The parietal bone creates the major portion of the vault of the skull and is a curved plate of bone. It’s quadrilateral in shape.
The parietal bone has:
- 2 surfaces: external and internal.
- 4 edges: superior (sagittal), inferior, anterior and posterior.
- 4 angles: frontal, sphenoidal, occipital and mastoid.
The 2 surfaces of the parietal bone are as follows:
External surface: It’s most notable attribute of the surface that it is smooth and convex and is located near its center an elevation named parietal eminence or parietal tuberosity or parietal tuber. There are just two curved lines referred to as superior and inferior temporal lines, below the parietal tuberosity. The parietal foramen is situated near the posterior part of the superior border.
Internal surface: It’s concave and overlies the parietal lobe of the cerebral hemisphere.
It presents these features:
- Sagittal sulcus (only half) along the superior border, which lodges superior sagittal sinus.
- Granular stone by the side of sagittal sulcus, which lodge the arachnoid granulations.
- Deep groove instantly behind the anterior border, which lodges the anterior branch of the middle meningeal artery.
- An opinion for posterior section of middle menin-geal artery, which runs upwards from the middle of the lower border.
- Transverse sulcus across the posteroinferior angle, which lodges the sigmoid sinus.
The 4 Borders of the parietal bone are as follows:
- Superior (sagittal) border: articulates with quite similar border of opposite parietal bone to create sagittal suture.
- Inferior (squamosal) border: articulates with 3 bones. From anterior to posterior, these are: (a) greater wing of sphenoid bone, (b) squamous part of temporal bone and (c) mastoid portion of the temporal bone.
- Anterior (frontal) border: articulates with all the frontal bone to create the coronal suture.

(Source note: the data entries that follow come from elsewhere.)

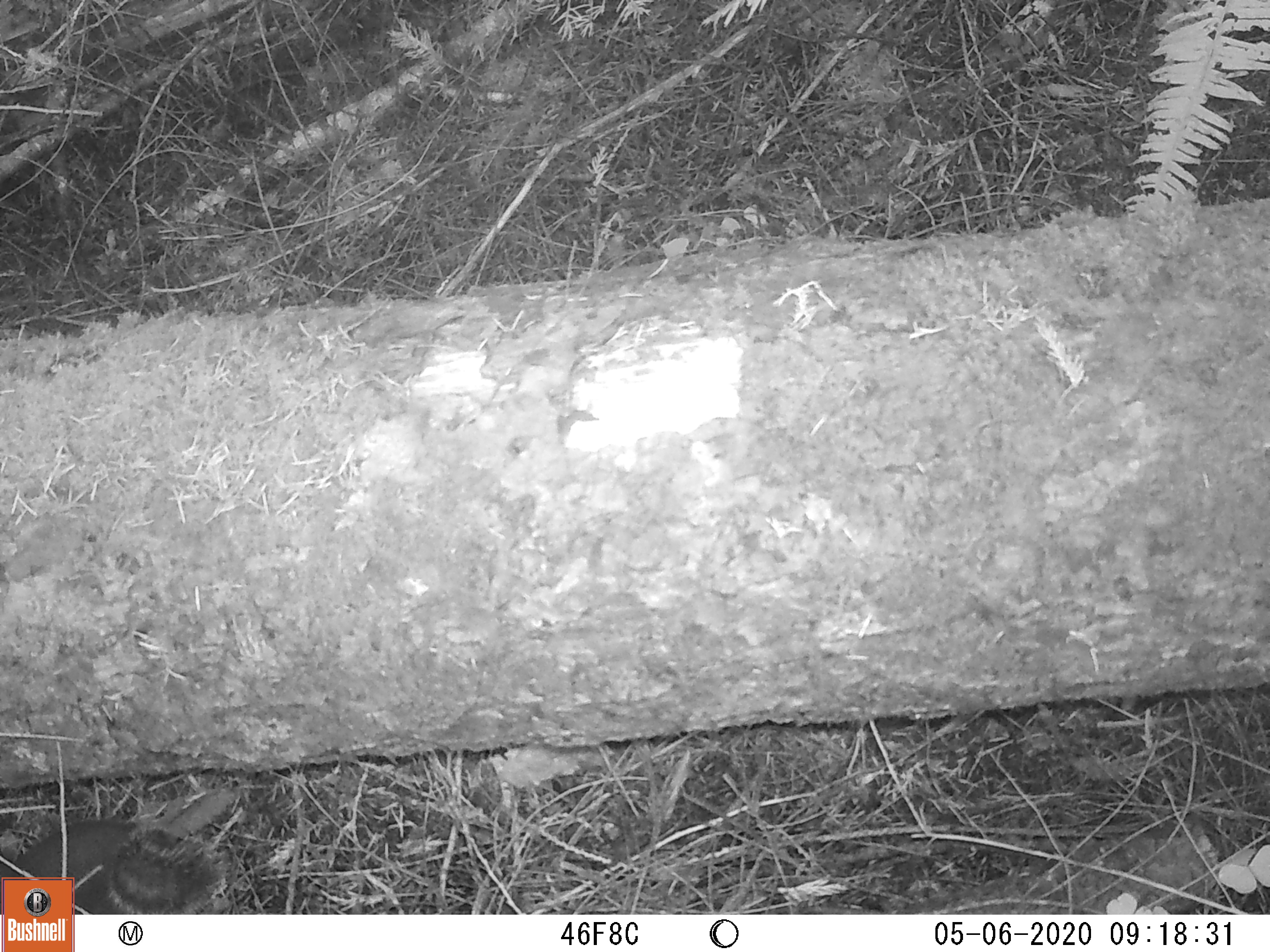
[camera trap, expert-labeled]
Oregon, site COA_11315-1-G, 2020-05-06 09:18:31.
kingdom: Animalia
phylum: Chordata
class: Mammalia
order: Rodentia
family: Sciuridae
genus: Tamiasciurus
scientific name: Tamiasciurus douglasii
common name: douglas squirrel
Douglas squirrel (Tamiasciurus douglasii).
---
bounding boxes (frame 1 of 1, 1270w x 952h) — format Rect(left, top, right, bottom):
douglas squirrel: Rect(76, 818, 229, 909)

- Posterior (occipital) border: articulates with all the squamous part of the occipital bone to create the lambdoid suture.
The 4 angles of the parietal bone are as follows:
- Anteroinferior (sphenoidal) angle – is located at pterion
- Anterosuperior (frontal) angle – is located at the bregma
- Posteroinferior (mastoid) angle – is located at the asterion
- Posterosuperior (occipital) angle – is located at lambda
The anteroinferior (sphenoidal) angle projects down-wards and forwards to a substantial extent.
Sometimes, the parietal bone is split into 2 parts: upper and lower by an anomalous anteroposterior suture. The physician may mistake this state using a fracture. But it can be ruled out easily as the anomalous parietal suture is bilateral.
The regenerating ability of parietal bone is quite poor because of deficiency of cambium layer in the periosteum.